The Partnership for Health Analytic Research looked at 88 medicines that received initial FDA approval between 2010 and 2012 and analyzed the post-approval indications those medicines received. Key findings include:
- 47 (53%) of the 88 medicines originally approved between 2010 and 2012 received at least one additional indication after the original approval. Of those 47, 62% received a new indication 7 or more years after initial FDA approval while 38% had at least three additional indications beyond the first.
- Further breaking down the 88 medicines, 59% of biologics and 52% of small molecule medicines received at least one additional indication.
- Looking at cancer specifically, 62% of oncology medicines had more than one indication, and a majority of those medicines received a new indication 7 or more years after approval.
The Inflation Reduction Act, however, relies on pre-defined times after a medicine is initially approved to impose a government set price, ignoring the natural R&D process that continues in the years following a medicine’s approval. It also ignores the timeline for IP protections put in place by Hatch-Waxman and the Biologics Price Competition and Innovation Act that help strike the balance between incentivizing innovation and facilitating additional competition in the marketplace. Specifically, small molecule medicines could be selected by the government for price setting as early as 7 years after initial approval, with the price being set as early as 9 years after approval. And biologics could be selected by the government for price setting as early as 11 years after initial approval, with the price being set as early as 13 years after approval.

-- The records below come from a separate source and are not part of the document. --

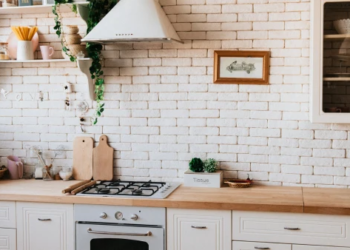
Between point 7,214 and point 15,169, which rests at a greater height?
point 15,169

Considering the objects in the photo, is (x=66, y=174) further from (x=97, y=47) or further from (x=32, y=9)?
(x=32, y=9)

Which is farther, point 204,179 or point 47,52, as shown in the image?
point 47,52

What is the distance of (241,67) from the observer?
3691 mm

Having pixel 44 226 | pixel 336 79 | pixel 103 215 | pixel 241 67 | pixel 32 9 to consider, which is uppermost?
pixel 32 9

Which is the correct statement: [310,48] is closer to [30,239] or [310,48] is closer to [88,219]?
[88,219]

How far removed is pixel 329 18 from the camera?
327cm

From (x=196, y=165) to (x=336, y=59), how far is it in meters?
1.23

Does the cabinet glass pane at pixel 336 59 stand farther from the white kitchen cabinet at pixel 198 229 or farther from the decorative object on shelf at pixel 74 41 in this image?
the decorative object on shelf at pixel 74 41

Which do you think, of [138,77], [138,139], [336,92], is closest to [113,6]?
[138,77]

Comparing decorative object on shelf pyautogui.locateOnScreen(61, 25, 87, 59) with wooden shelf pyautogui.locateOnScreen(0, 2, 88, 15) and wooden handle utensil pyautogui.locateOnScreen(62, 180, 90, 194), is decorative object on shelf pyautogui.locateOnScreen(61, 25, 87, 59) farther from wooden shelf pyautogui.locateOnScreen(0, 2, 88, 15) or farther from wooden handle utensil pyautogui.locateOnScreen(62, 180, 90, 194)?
wooden handle utensil pyautogui.locateOnScreen(62, 180, 90, 194)

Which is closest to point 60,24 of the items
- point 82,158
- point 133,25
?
point 133,25

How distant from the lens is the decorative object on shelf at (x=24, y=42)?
384cm

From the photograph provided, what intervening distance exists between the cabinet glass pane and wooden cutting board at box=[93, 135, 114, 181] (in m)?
1.66

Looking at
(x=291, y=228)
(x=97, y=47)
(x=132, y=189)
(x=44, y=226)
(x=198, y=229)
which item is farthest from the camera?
(x=97, y=47)
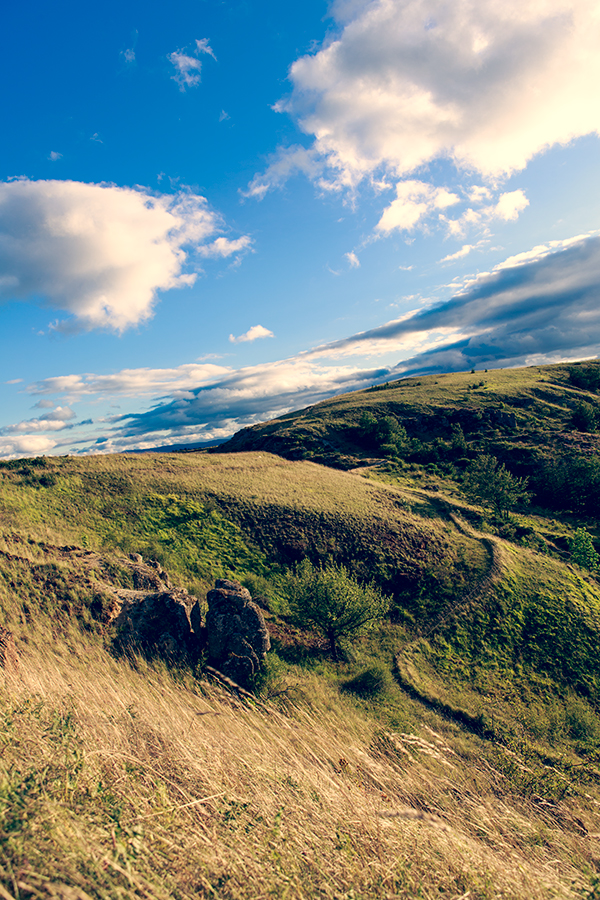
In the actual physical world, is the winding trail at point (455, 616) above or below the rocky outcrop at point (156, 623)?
below

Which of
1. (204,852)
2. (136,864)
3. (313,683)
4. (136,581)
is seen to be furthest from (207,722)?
(136,581)

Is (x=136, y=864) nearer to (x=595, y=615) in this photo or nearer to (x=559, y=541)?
(x=595, y=615)

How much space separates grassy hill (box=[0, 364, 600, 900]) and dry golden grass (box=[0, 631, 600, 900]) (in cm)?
3

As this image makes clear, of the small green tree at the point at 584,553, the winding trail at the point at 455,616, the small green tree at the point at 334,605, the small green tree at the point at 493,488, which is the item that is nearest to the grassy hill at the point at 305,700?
the winding trail at the point at 455,616

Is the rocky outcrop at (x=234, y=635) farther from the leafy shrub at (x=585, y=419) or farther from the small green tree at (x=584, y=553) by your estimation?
the leafy shrub at (x=585, y=419)

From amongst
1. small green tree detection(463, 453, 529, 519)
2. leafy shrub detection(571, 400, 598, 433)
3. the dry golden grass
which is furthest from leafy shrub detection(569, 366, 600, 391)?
the dry golden grass

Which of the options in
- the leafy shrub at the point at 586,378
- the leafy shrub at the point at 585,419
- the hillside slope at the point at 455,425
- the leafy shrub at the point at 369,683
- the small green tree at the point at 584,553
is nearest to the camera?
the leafy shrub at the point at 369,683

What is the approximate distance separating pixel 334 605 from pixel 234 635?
25.7ft

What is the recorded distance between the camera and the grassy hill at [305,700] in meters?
4.01

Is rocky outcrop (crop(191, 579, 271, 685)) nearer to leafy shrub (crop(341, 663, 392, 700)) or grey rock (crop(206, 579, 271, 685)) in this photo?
grey rock (crop(206, 579, 271, 685))

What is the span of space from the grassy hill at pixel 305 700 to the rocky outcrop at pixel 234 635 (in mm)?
1167

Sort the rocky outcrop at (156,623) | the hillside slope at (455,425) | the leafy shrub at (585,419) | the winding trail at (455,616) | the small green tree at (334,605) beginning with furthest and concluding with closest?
1. the leafy shrub at (585,419)
2. the hillside slope at (455,425)
3. the small green tree at (334,605)
4. the winding trail at (455,616)
5. the rocky outcrop at (156,623)

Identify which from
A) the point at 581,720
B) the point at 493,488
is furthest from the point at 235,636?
the point at 493,488

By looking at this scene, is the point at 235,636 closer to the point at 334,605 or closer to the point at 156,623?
the point at 156,623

As the PHAR analysis demonstrates, many medicines received additional indications 7 years or more after approval. What incentive do biopharmaceutical companies have to invest in post-approval research if the government can set the price long before they even complete the research and can obtain approval for the additional indications?
In the end, patients are the ones harmed by the Inflation Reduction Act’s price setting policy. There are so many patients and diseases with unmet medical need, yet we now have a U.S. law in place that interferes in ongoing R&D efforts to find new treatments and cures for patients. Policymakers should take a step back and consider if government price setting policies are in the best interest of Americans.